=== 課題一覧 ===
• A. 浪江町出身の歌人についての記事によると、東日本大震災が起きた時、三原さんはどこにいましたか。
• B. 浪江町出身の歌人についての記事の続きを、最後の文の後から書いてください。

=== 本文抜粋 ===

╭──

(c)宇井眞紀子
〈あることをなかったことにする国の民として生きるのはもういやだ〉
福島県浪江町出身の歌人・三原由起子さんは、10代の日々から原発事故後の社会までを短歌で詠んでいる。 素顔の三原さんは表情豊かで、ポンポン言葉が飛び出す。気が強い、というのが自己評価だ。
東日本大震災の時は勤務していた東京・原宿の会社にいた。同僚が携帯端末で見る地震情報では、浪江周辺が震度6強で真っ赤だったことにおののいた。以前、震度5で原発の放射能漏れが起きたことを記憶していたので、すぐに福島の原発が危ない!と思った。そして、ふるさと浪江には避難指示が出された。
原発や社会への問題意識はずっと持っていた。「学校で原爆の悲惨さを伝える『はだしのゲン』のビデオを観ていたし、原発作業員の労働環境も先生から聞いていました。だから、誰かに被曝を強いる原発や原発労働はおかしいと思っていました」 現在の浪江町は一部を除き、行政から帰還が促されていて、開発も進む。移住者も増えている。しかし元の住民は5%ほどしか戻っていない。「原発事故が収束していないので放射能が心配だと口にすれば、それは“風評加害”と言われてしまいます」

╰──

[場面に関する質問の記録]
╭──

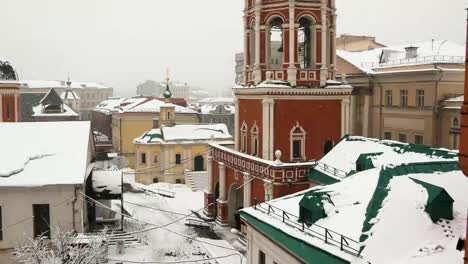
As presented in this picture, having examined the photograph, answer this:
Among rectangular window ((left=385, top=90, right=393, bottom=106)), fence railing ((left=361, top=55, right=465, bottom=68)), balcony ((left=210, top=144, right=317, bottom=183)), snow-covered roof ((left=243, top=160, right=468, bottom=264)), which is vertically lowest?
balcony ((left=210, top=144, right=317, bottom=183))

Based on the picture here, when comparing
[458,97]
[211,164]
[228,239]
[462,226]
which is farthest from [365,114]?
[462,226]

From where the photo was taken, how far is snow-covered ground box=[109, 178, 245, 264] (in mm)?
24734

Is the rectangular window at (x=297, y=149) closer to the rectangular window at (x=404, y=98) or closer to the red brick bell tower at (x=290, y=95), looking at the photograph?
the red brick bell tower at (x=290, y=95)

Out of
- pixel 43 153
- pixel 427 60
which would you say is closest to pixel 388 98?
pixel 427 60

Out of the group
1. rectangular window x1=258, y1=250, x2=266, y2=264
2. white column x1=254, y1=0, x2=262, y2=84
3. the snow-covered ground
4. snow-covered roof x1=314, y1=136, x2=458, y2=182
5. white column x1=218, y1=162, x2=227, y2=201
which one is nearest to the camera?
rectangular window x1=258, y1=250, x2=266, y2=264

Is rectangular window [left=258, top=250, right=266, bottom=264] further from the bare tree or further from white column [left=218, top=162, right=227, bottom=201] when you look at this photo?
white column [left=218, top=162, right=227, bottom=201]

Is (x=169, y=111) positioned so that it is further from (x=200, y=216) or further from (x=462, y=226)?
(x=462, y=226)

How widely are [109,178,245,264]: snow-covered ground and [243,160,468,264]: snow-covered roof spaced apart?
845 cm

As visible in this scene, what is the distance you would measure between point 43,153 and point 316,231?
15.7 m

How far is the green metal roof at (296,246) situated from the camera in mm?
11965

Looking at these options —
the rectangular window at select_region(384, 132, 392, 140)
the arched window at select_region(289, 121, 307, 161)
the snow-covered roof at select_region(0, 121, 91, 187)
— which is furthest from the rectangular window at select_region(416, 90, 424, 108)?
the snow-covered roof at select_region(0, 121, 91, 187)

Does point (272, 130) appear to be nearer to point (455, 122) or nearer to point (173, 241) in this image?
point (173, 241)

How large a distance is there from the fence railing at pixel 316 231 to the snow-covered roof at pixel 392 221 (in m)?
0.05

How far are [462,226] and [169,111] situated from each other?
149 feet
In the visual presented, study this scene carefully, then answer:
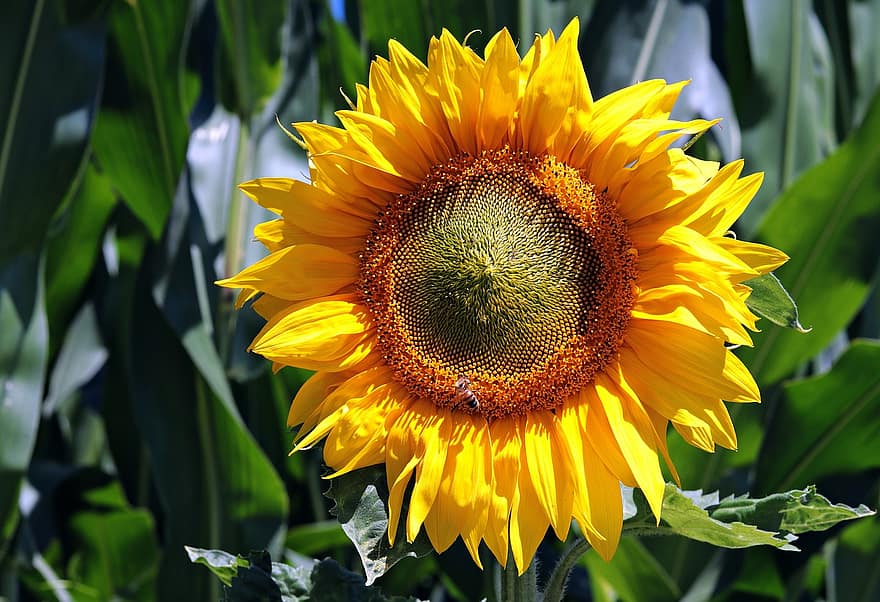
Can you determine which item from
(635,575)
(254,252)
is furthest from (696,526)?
(254,252)

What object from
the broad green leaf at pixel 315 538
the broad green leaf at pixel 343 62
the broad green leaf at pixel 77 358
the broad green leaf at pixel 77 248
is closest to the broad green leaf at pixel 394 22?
the broad green leaf at pixel 343 62

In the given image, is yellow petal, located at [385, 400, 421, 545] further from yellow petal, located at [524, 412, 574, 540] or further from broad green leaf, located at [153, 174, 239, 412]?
broad green leaf, located at [153, 174, 239, 412]

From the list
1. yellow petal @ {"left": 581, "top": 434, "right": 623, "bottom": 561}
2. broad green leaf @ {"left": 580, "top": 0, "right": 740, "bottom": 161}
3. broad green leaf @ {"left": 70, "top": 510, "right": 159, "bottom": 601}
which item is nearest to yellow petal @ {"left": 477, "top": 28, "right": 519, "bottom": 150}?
yellow petal @ {"left": 581, "top": 434, "right": 623, "bottom": 561}

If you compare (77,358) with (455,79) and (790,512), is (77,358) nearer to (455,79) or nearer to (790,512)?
(455,79)

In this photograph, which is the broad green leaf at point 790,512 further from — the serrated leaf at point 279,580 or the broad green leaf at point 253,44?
the broad green leaf at point 253,44

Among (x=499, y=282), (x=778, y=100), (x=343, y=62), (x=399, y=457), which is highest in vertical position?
(x=343, y=62)

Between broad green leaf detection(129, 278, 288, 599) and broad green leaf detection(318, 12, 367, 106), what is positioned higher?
broad green leaf detection(318, 12, 367, 106)
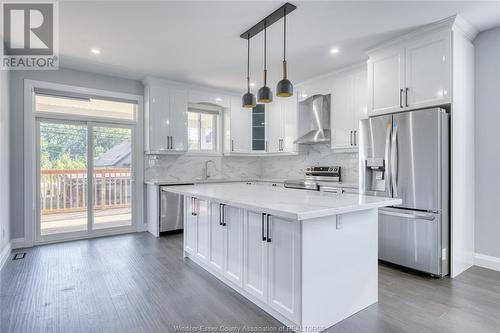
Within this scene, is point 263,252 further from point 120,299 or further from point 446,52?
point 446,52

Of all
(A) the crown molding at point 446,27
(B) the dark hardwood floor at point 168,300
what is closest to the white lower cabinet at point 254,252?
(B) the dark hardwood floor at point 168,300

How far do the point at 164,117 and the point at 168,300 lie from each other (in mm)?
3277

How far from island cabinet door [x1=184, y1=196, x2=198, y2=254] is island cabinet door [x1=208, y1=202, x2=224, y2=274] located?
0.40m

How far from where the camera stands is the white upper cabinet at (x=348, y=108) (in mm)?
4102

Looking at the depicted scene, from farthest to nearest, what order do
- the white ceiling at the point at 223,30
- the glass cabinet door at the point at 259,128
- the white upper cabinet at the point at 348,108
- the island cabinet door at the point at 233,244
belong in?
the glass cabinet door at the point at 259,128
the white upper cabinet at the point at 348,108
the white ceiling at the point at 223,30
the island cabinet door at the point at 233,244

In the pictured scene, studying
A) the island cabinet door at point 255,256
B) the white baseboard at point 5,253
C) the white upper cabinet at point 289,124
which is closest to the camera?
the island cabinet door at point 255,256

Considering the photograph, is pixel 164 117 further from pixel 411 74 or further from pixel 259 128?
pixel 411 74

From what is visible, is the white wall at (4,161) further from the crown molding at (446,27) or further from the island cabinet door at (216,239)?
the crown molding at (446,27)

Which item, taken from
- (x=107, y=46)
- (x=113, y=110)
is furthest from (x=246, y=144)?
(x=107, y=46)

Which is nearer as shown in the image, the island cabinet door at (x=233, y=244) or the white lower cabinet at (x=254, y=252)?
the white lower cabinet at (x=254, y=252)

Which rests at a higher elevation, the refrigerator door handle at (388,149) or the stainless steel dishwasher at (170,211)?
the refrigerator door handle at (388,149)

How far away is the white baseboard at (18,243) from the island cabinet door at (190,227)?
2.43 metres

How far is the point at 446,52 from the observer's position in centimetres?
290

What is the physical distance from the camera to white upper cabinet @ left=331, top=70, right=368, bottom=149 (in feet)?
13.5
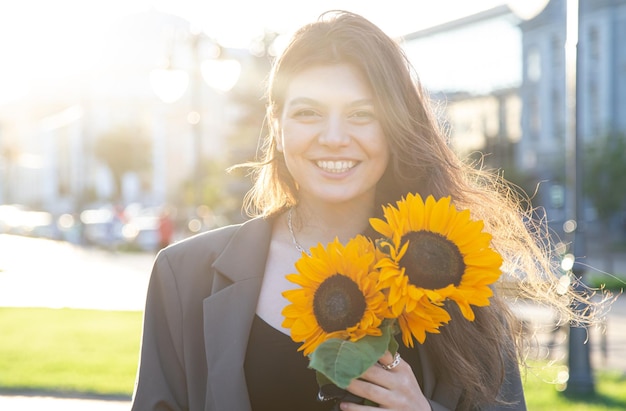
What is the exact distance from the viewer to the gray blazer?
2.80 meters

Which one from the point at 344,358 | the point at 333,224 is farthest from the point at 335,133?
the point at 344,358

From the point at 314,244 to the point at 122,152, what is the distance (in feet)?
256

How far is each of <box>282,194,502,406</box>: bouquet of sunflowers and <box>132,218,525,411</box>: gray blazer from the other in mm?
693

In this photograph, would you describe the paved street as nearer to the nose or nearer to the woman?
the woman

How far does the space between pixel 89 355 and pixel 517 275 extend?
9.99 metres

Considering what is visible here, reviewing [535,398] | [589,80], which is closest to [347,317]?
[535,398]

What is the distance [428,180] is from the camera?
9.95 feet

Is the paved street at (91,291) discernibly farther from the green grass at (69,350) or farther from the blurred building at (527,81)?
the blurred building at (527,81)

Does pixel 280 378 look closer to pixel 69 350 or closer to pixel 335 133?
pixel 335 133

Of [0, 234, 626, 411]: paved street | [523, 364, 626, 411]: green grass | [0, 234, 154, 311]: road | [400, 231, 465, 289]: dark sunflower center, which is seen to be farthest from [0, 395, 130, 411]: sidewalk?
[0, 234, 154, 311]: road

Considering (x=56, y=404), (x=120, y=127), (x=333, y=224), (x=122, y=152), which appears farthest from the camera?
(x=122, y=152)

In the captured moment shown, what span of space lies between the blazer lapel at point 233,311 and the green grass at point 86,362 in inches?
175

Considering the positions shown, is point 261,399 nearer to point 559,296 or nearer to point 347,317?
point 347,317

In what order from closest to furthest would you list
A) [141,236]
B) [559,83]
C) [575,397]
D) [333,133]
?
1. [333,133]
2. [575,397]
3. [141,236]
4. [559,83]
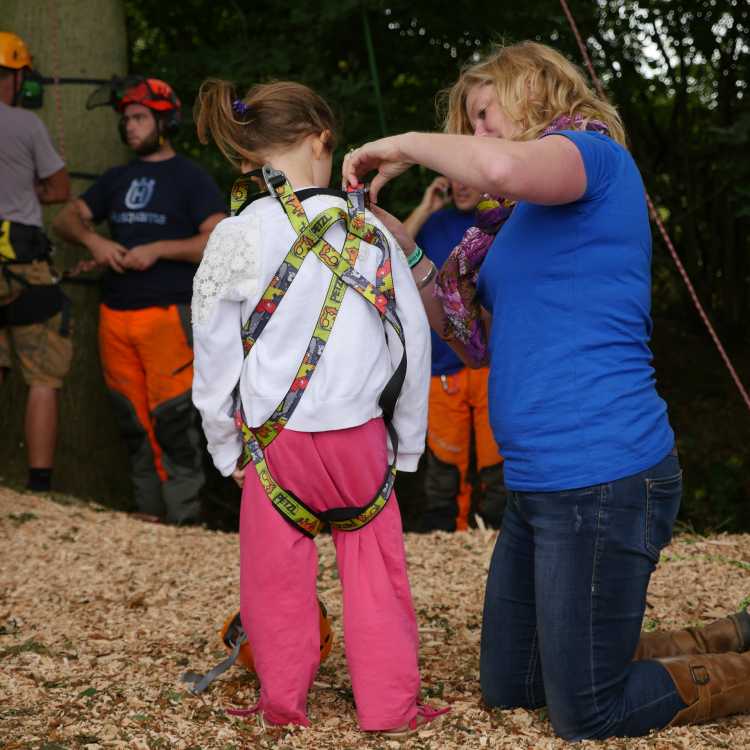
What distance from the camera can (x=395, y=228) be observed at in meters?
2.91

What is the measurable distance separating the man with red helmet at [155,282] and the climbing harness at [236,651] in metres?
2.44

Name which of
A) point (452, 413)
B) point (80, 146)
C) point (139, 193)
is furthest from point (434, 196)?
point (80, 146)

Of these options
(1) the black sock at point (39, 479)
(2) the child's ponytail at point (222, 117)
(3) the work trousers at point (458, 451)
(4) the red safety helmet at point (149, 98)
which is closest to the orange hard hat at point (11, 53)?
(4) the red safety helmet at point (149, 98)

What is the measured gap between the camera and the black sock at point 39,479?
5.36m

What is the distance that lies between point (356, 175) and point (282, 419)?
59 cm

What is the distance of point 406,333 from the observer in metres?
2.77

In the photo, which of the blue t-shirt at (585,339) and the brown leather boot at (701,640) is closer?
the blue t-shirt at (585,339)

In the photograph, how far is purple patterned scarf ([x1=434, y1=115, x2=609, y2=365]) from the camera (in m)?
2.82

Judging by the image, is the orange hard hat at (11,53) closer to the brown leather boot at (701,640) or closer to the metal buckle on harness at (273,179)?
the metal buckle on harness at (273,179)

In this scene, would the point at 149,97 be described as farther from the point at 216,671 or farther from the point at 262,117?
the point at 216,671

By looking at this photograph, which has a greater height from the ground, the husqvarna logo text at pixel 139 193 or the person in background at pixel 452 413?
the husqvarna logo text at pixel 139 193

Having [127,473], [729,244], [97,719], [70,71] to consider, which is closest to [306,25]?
[70,71]

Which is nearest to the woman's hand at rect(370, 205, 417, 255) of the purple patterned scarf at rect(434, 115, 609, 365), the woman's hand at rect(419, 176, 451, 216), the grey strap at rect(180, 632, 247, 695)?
the purple patterned scarf at rect(434, 115, 609, 365)

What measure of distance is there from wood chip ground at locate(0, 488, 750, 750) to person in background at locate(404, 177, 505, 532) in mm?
616
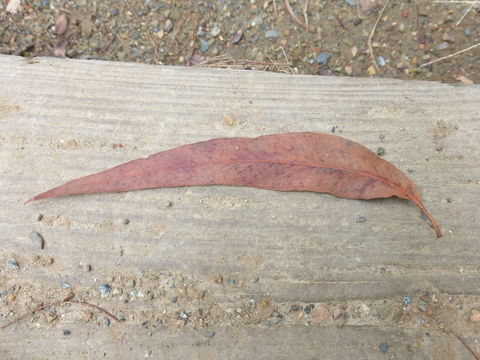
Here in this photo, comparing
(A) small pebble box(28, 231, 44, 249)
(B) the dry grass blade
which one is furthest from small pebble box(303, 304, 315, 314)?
(B) the dry grass blade

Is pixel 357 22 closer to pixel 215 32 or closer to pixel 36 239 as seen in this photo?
pixel 215 32

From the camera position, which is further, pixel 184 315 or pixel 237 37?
pixel 237 37

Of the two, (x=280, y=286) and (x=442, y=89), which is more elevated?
(x=442, y=89)

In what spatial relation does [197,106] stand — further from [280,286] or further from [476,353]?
[476,353]

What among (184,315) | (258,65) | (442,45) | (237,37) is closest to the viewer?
(184,315)

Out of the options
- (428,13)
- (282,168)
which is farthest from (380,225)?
(428,13)

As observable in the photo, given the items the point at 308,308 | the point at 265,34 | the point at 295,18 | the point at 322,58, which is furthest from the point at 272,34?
the point at 308,308

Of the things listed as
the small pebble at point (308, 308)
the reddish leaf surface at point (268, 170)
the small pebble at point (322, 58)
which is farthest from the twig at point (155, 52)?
the small pebble at point (308, 308)

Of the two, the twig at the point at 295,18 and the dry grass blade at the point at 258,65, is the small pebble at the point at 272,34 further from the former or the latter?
the dry grass blade at the point at 258,65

╰──

=== 各課題の解答 ===
• A. 勤務していた東京・原宿の会社にいました。

• B.
「商店街で曾祖父母の代から続いていたおもちゃ屋と自転車屋の建物は解体されました。私たちが通った浪江の小中学校の解体を延期してほしいという願いも叶わなかった。人々の中に『復興』のあり方をめぐって分断が生まれてしまって悲しい。戻れない人もいるのに。『復興』に乗り切れない人は置き去りにされてしまいます。これから浪江の駅前が企業や町による大規模な開発プロジェクトで様変わりしてしまいます」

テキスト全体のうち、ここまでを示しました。